■ **PAGE EXCERPT**:
--- BEGIN ---

MINUTES OF THE REGULAR MEETING OF

THE SAN FRANCISCO RESIDENTIAL RENT

STABILIZATION & ARBITRATION BOARD,

 

Tuesday, August 7, 2001 at 6:00 p.m. at

25 Van Ness Avenue, Suite 70, Lower Level

 

 

 

            I.            Call to Order

 

            President Wasserman called the meeting to order at 6:15 p.m.

 

            II.            Roll Call

 

                                                                        Commissioners Present:            Aung; Becker; Gruber; Hobson; Lightner; Marshall; Murphy; Wasserman.

                                                                        Commissioners not Present:            Justman; Mosser.

                                                                        Staff Present:            Wolf.

 

      Commissioner Murphy went off the record at 7:10 p.m.; Commissioner Hobson left the meeting at 7:22 p.m.

 

            III.            Approval of the Minutes

 

                                    MSC:            To approve the Minutes of July 10, 2001.

                                                (Lightner/Marshall:  5-0)

 

            IV.            Remarks from the Public

 

            A.  Karen Hull, attorney for the tenants at 1375 Green St. (AL010120), asked that Commissioner Lightner be recused from consideration of this case because one of her employees had acted as a witness for the landlord.

 

            B.  Escanio Pianelli, attorney for the tenant in the case at 305 San Carlos St. (AT010119), responded to “mis-characterizations” in the landlord’s response to the tenant’s appeal, which had not been timely provided to tenant’s counsel.

 

            V.            Consideration of Appeals

 

            A.            1800-1806 – 16th Ave.                                    AL010111

                                                            (cont. from 7/10/01)

--- END ---

■ **INFORMATION SUPPLIED**:
--- BEGIN ---

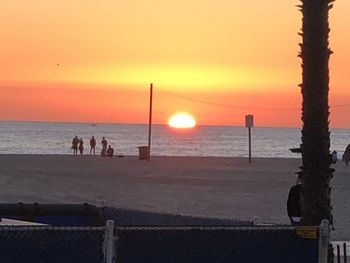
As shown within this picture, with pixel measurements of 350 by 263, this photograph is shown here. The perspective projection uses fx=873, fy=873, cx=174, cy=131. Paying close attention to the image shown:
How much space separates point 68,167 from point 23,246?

--- END ---

■ **PROBLEM SET**:
[1] Answer these questions from the rent board meeting minutes:
(a) At what time did President Wasserman call the meeting to order?
(b) Which commissioners were not present?
(c) Which commissioner did Karen Hull ask to be recused?
[2] From the rent board meeting minutes, copy the stretch from "Commissioners Present:            Aung;" through "Staff Present:            Wolf.".

■ **SOLUTION LIST**:
[1]
(a) 6:15 p.m.
(b) Justman and Mosser.
(c) Commissioner Lightner.

[2]
Commissioners Present:            Aung; Becker; Gruber; Hobson; Lightner; Marshall; Murphy; Wasserman.

                                                                        Commissioners not Present:            Justman; Mosser.

                                                                        Staff Present:            Wolf.